Patient investors looking to do some dip-buying in the energy sector should consider ETFs beyond the usual suspects. Here are some ETFs worthy a spots on investors’ watch lists.

PowerShares Energy Exploration & Production Portfolio (NYSE: PXE)
The PowerShares Energy Exploration & Production Portfolio has a higher annual expense ratio than XLE and the Vanguard Energy ETF (NYSE: VDE), but PXE is worth paying up for. The PowerShares offering has consistently outperformed its larger rivals.

What is noteworthy about PXE is not just that it outperforms XLE and VDE, but how it accomplishes the feat. PXE is not excessively weighted to either Exxon Mobil (NYSE: XOM) or Chevron (NYSE: CVX) and offers more exposure to mid- and small-cap energy names.
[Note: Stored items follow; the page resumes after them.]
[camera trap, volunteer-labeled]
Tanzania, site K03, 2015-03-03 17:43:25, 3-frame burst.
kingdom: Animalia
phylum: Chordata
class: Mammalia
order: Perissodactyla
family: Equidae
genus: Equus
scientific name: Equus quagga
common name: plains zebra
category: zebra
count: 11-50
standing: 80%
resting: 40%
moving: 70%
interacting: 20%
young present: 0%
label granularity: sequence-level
First Trust ISE-Revere Natural Gas Index Fund (NYSE: FCG)
Natural gas futures have shown some signs of life recently, but the commodity is also showing an uptick in volatility. In the past five trading days, the U.S. Natural Gas Fund (NYSE: UNG) is up almost 15 percent, but this fund is not for the faint of heart. On Tuesday, UNG closed the session down over 3.4%.
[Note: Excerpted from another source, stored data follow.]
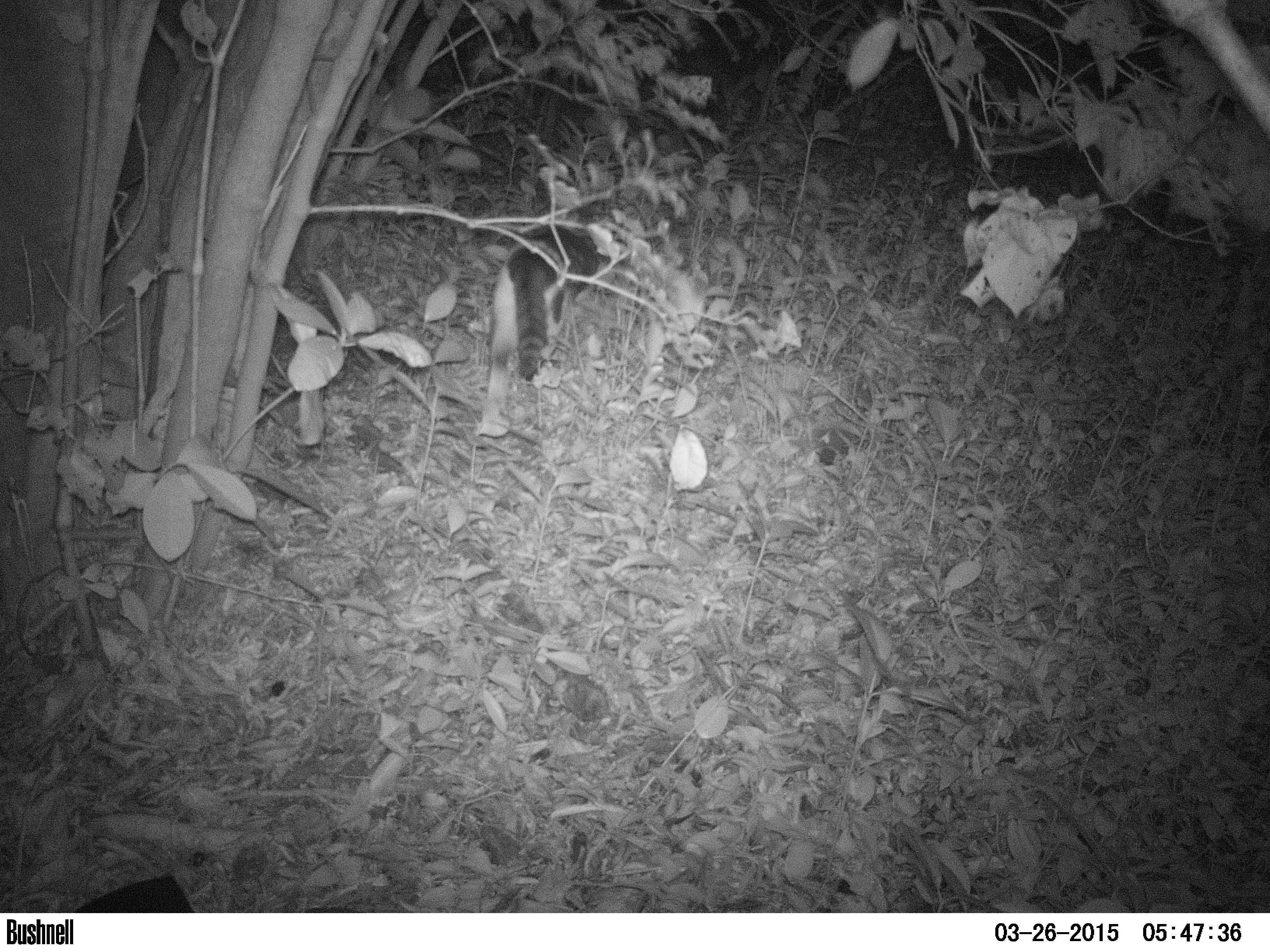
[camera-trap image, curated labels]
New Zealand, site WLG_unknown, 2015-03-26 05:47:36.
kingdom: Animalia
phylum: Chordata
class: Mammalia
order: Carnivora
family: Felidae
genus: Felis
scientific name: Felis catus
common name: domestic cat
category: cat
Investors looking for a more docile way to play resurgent natural gas prices should consider the First Trust ISE-Revere Natural Gas Index Fund. As an equity-based fund, FCG is typically less volatile than UNG, but its holdings should benefit from increased natural gas demand, higher prices and lower production.

iShares Dow Jones U.S. Oil & Gas Exploration & Production Index Fund (NYSE: IEO)
With more than $285 million in assets under management, the iShares Dow Jones U.S. Oil & Gas Exploration & Production Index Fund is by no means small, nor is it anonymous. Still, size does not tell the real story of IEO’s utility.

Not only is the ETF an ideal way to get equity exposure to various U.S. shale plays, the fund is also a credible avenue for tapping into Canada’s oil sands region.

The downside of IEO is that it frequently lags XLE in terms of performance, but that situation is the result of IEO being home to stocks such as Apache (NYSE: APA) and Anadarko Petroleum (NYSE: APC) that are more intimately correlated to the price of oil than the likes of Exxon or Chevron. Ultimately, IEO is a double-edged sword when it comes to oil prices. Stay away from this ETF when oil futures are faltering. Embrace it when oil is surging.

iShares MSCI Global Energy Producers Fund (NYSE: FILL)
The newly minted iShares MSCI Global Energy Producers Fund arguably has the most conservative constituency of the funds featured on this list. The ETF is heavy on U.S. and European integrated names such as Exxon, Chevron, Royal Dutch Shell (NYSE: RDS-A) and BP (NYSE: BP).

There are two knocks on FILL. First, active traders probably will not like the fact that the ETF’s average daily volume is barely above 6,300 shares. Second, integrated oil stocks have a tendency to lag rising oil prices because those high prices can crimp refining margins.

On the bright side, FILL’s price/earnings and price/book ratios are lower than those offered by the iShares S&P Global Energy Sector Index Fund (NYSE: IXC) and the iShares Dow Jones U.S. Energy Sector Index Fund (NYSE: IYE), according to iShares data.